Valerien Ismael, yalnızca Abdullah Avcı’yı değil, maçı izleyen çabucak herkesi şaşırtan bir oyun sahneledi. Üçlü savunma, dörtlü orta alan ve üç forvet… Daha evvel denenenlerin bilakis, bu maçta yeni savunma dizilişini daha sağlam, daha dengeli ve daha verimli uyguladı Beşiktaş. Welinton, Vida, Montero’dan oluşan “üçlü” epeyce yerinde ve çabuk müdahalelerle, gerektiğinde birbirlerine yakın oynayarak, fırsat bulduğunda atak oyununu da başlatma gösterisiyle rakibini zorladı.
Johann Cruyff’un birebir vakitte Trabzon’da Barcelona maçından evvel (19 Eylül 1990) söylemiş olduği üzere futbolda diziliş sayıları hiç değerli değildi. “O sayılar yalnızca hakem, oyuncular ve seyirciler için formalarda geçerlidir. Oyun dizilişini sayılarla belirlemek epey yanlışsız değil.” bu biçimde diyordu Cruyff… Bizler, Pereira’nın Fenerbahçe’de, Kuntz’un Ulusal Takım’da, Lider Karaveli’nin de Beşiktaş’ta denediği “üçlü”lere üzücü biçimde takılmış, tartışmalarla hayli vakit kaybetmiştik. Dünkü oyunda en azından bu tartışmaların yersizliğini gördük. Beşiktaş yeterli bir hazırlıkla yeni hocasının isteklerine çalışmış, Trabzon’a elini yükselterek gelmişti.
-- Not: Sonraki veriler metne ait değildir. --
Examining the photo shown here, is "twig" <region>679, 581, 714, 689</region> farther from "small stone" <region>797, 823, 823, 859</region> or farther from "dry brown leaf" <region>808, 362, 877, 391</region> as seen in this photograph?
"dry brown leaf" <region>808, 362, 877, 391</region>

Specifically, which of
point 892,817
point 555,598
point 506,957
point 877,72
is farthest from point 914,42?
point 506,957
bir daha de iki ekip, netameli durumlarla karşılaşmamak için savunmada değil, atakta kalma eforunu gösteriyordu.
O eforlardan birinde Djaniny, yüzde yüz gollük durumda ayağının kaymasıyla büyük bir talihsizlik yaşadı. Beşiktaşlı Batshuayi’nin de bir talihsizliği vardı: Ceza alanı ortasında Puchacz’ın sert müdahalesiyle topu kaybetti. daha sonra da iki adım atıp yere düştü. Müdahale anında düşseydi, penaltıyı alabilirdi. Lakin durumun başlangıcında da faul olduğu için oyun devam etti, taçla sonuçlandı. Daha da değerlisi, Beşiktaş’ın ceza alanı ortasında kazandığı hür vuruşta Zorbay Küçük barajı kale ağzında kurmalıydı. Hesabı dikey açıyla yapmalıydı.
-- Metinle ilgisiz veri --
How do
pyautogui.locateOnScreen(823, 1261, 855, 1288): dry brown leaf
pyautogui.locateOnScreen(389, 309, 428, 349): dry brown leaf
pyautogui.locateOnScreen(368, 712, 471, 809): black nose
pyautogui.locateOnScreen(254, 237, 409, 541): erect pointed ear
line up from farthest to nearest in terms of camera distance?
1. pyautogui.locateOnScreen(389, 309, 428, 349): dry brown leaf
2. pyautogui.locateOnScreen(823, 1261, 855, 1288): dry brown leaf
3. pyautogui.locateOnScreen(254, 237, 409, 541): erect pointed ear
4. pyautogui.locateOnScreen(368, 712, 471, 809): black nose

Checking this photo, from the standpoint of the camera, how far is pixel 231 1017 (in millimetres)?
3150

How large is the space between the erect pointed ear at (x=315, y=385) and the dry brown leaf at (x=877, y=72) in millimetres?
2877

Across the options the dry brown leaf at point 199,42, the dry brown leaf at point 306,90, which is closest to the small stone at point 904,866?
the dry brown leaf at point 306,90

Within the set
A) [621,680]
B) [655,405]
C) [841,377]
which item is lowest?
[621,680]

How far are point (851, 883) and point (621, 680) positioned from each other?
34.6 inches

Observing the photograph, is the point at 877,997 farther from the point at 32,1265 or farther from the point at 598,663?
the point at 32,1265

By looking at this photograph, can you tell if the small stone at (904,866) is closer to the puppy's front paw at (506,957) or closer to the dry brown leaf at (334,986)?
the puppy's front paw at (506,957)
Avcı, birinci yarıda hem Beşiktaş’ın baskısını kırmakta, birebir vakitte kendi hamle planını uygulamakta zahmet çekti. Nwakaeme, Visca, Djaniny beklenen etkiyi yaratamıyordu. Birebir formda Bakasetas’tan da randıman alamadı Trabzonspor. Nwakaeme’yi Cornelius’la değiştirmesi akıllı bir ataktı. Danimarkalı da Ersin’in gereksiz çıkışı ile mükemmel bir fırsat golü attı.

“LARIN İNANILMAZ SORUMSUZ, SAVRUK VE ŞIMARIK BİR SÜREÇTE”
Beşiktaş, skora teslim olmadı. Abdülkadir’in Ghezzal’a müdahalesine verilen penaltıyı Batshuayi hayli güzel kullandı fakat, bir daha direk! Ismael çabucak oyundan aldı Belçikalıyı… Bir dakika daha sonra da golü buldular. Ghezzal’ın asisti ve Rosier’in nefis iç vuruşu alkışlanacak seviyede idi.
Hoş başlayıp akan oyunun tadı, Siopis’in faullerinden daha sonra topu kaybeden Larin’in gördüğü kırmızı kartla kaçtı. bir daha yazayım… Larin, inanılmaz sorumsuz ve savruk bir müddetcin arasında… Pazarlıklar nasıl yürürse yürüsün, bu lakayt hali terk etmeli. hem de Dünya Kupası’nda oynama talihini da düşünerek biraz şımardığını söylesek haksızlık olur mu? Bilmiyorum.
Özet: Trabzonspor Hamsik’i fazlaca geç devreye aldı. Avcı 85’i beklememeliydi. Ligin başkanı, Cornelius girene kadar etkisizdi. daha sonrasında da golü atmasına karşın 10 kişi kalan Beşiktaş’la baş etmekte zorlandı. Trabzon bu birlikteliğe hiç üzülmemeli… Gayeye bir adım daha yaklaştılar. Öteki sorun yok!Beşiktaş’a bakarsak… Valerien Ismael, birinci maçından tam not aldı. Beşiktaş son periyotların en yeterli maçını çıkardı. Yalnızca üçlü defans değil, iki kanat oyuncusu Rosier ve Rıdvan da yeni tertipte hayli uygun performans sergilediler.